[THE TASK] Each entry has to be printed again exactly.

[RECORDS TO PROCESS]
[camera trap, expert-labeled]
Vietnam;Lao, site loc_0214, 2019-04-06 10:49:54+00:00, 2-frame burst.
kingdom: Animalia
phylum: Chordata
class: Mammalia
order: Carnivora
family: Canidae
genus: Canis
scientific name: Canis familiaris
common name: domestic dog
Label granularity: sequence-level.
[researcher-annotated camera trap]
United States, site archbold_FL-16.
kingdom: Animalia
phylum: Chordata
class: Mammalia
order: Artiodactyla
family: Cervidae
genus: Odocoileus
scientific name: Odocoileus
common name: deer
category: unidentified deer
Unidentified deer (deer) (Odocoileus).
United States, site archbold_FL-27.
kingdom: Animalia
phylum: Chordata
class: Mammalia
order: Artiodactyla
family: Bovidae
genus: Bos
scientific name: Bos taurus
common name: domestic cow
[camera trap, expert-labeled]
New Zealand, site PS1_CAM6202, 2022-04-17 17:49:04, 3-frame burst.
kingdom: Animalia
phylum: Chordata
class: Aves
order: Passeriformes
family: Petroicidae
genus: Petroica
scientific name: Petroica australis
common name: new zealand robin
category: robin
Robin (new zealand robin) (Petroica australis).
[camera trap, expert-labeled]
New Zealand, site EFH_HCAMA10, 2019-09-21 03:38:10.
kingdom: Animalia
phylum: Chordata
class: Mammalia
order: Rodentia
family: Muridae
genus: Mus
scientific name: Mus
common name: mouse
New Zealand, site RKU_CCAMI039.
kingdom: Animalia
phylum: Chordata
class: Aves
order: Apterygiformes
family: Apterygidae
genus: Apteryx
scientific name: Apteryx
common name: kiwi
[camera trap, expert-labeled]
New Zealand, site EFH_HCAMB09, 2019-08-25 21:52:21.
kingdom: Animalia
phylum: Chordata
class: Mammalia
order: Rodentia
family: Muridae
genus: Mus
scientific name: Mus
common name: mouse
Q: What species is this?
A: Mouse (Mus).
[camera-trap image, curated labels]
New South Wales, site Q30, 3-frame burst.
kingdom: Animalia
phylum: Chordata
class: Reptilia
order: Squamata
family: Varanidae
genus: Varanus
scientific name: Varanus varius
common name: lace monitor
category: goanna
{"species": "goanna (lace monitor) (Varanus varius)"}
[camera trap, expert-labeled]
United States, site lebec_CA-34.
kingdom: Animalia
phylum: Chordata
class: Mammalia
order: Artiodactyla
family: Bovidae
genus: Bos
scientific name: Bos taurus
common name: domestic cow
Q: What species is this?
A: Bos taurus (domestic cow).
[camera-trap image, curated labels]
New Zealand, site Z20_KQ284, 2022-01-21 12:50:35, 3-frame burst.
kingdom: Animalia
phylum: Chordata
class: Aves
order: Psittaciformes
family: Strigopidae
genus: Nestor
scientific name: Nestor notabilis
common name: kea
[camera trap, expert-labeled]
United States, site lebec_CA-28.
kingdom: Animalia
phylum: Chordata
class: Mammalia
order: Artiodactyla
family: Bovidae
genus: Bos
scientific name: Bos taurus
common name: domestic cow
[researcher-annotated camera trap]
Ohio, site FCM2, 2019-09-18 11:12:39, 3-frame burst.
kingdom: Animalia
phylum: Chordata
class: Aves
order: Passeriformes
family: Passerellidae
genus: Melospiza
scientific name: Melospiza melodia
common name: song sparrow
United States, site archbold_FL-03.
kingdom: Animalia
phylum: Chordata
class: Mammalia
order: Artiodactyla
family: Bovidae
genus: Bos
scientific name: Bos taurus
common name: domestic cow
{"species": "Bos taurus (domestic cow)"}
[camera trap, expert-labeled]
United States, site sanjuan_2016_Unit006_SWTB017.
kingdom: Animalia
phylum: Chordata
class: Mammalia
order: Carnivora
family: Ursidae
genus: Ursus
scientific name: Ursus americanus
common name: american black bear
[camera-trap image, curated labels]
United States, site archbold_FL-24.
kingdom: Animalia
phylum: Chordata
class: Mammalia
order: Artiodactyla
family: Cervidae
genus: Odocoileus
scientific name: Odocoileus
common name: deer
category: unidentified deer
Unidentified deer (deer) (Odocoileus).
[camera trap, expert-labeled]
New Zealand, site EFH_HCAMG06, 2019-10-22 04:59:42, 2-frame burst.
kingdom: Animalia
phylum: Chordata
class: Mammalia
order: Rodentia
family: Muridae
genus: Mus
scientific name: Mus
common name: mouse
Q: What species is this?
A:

[OUTPUT BELOW]
[camera trap, expert-labeled]
Vietnam;Lao, site loc_0214, 2019-04-06 10:49:54+00:00, 2-frame burst.
kingdom: Animalia
phylum: Chordata
class: Mammalia
order: Carnivora
family: Canidae
genus: Canis
scientific name: Canis familiaris
common name: domestic dog
Label granularity: sequence-level.
[researcher-annotated camera trap]
United States, site archbold_FL-16.
kingdom: Animalia
phylum: Chordata
class: Mammalia
order: Artiodactyla
family: Cervidae
genus: Odocoileus
scientific name: Odocoileus
common name: deer
category: unidentified deer
Unidentified deer (deer) (Odocoileus).
United States, site archbold_FL-27.
kingdom: Animalia
phylum: Chordata
class: Mammalia
order: Artiodactyla
family: Bovidae
genus: Bos
scientific name: Bos taurus
common name: domestic cow
[camera trap, expert-labeled]
New Zealand, site PS1_CAM6202, 2022-04-17 17:49:04, 3-frame burst.
kingdom: Animalia
phylum: Chordata
class: Aves
order: Passeriformes
family: Petroicidae
genus: Petroica
scientific name: Petroica australis
common name: new zealand robin
category: robin
Robin (new zealand robin) (Petroica australis).
[camera trap, expert-labeled]
New Zealand, site EFH_HCAMA10, 2019-09-21 03:38:10.
kingdom: Animalia
phylum: Chordata
class: Mammalia
order: Rodentia
family: Muridae
genus: Mus
scientific name: Mus
common name: mouse
New Zealand, site RKU_CCAMI039.
kingdom: Animalia
phylum: Chordata
class: Aves
order: Apterygiformes
family: Apterygidae
genus: Apteryx
scientific name: Apteryx
common name: kiwi
[camera trap, expert-labeled]
New Zealand, site EFH_HCAMB09, 2019-08-25 21:52:21.
kingdom: Animalia
phylum: Chordata
class: Mammalia
order: Rodentia
family: Muridae
genus: Mus
scientific name: Mus
common name: mouse
Q: What species is this?
A: Mouse (Mus).
[camera-trap image, curated labels]
New South Wales, site Q30, 3-frame burst.
kingdom: Animalia
phylum: Chordata
class: Reptilia
order: Squamata
family: Varanidae
genus: Varanus
scientific name: Varanus varius
common name: lace monitor
category: goanna
{"species": "goanna (lace monitor) (Varanus varius)"}
[camera trap, expert-labeled]
United States, site lebec_CA-34.
kingdom: Animalia
phylum: Chordata
class: Mammalia
order: Artiodactyla
family: Bovidae
genus: Bos
scientific name: Bos taurus
common name: domestic cow
Q: What species is this?
A: Bos taurus (domestic cow).
[camera-trap image, curated labels]
New Zealand, site Z20_KQ284, 2022-01-21 12:50:35, 3-frame burst.
kingdom: Animalia
phylum: Chordata
class: Aves
order: Psittaciformes
family: Strigopidae
genus: Nestor
scientific name: Nestor notabilis
common name: kea
[camera trap, expert-labeled]
United States, site lebec_CA-28.
kingdom: Animalia
phylum: Chordata
class: Mammalia
order: Artiodactyla
family: Bovidae
genus: Bos
scientific name: Bos taurus
common name: domestic cow
[researcher-annotated camera trap]
Ohio, site FCM2, 2019-09-18 11:12:39, 3-frame burst.
kingdom: Animalia
phylum: Chordata
class: Aves
order: Passeriformes
family: Passerellidae
genus: Melospiza
scientific name: Melospiza melodia
common name: song sparrow
United States, site archbold_FL-03.
kingdom: Animalia
phylum: Chordata
class: Mammalia
order: Artiodactyla
family: Bovidae
genus: Bos
scientific name: Bos taurus
common name: domestic cow
{"species": "Bos taurus (domestic cow)"}
[camera trap, expert-labeled]
United States, site sanjuan_2016_Unit006_SWTB017.
kingdom: Animalia
phylum: Chordata
class: Mammalia
order: Carnivora
family: Ursidae
genus: Ursus
scientific name: Ursus americanus
common name: american black bear
[camera-trap image, curated labels]
United States, site archbold_FL-24.
kingdom: Animalia
phylum: Chordata
class: Mammalia
order: Artiodactyla
family: Cervidae
genus: Odocoileus
scientific name: Odocoileus
common name: deer
category: unidentified deer
Unidentified deer (deer) (Odocoileus).
[camera trap, expert-labeled]
New Zealand, site EFH_HCAMG06, 2019-10-22 04:59:42, 2-frame burst.
kingdom: Animalia
phylum: Chordata
class: Mammalia
order: Rodentia
family: Muridae
genus: Mus
scientific name: Mus
common name: mouse
Q: What species is this?
A:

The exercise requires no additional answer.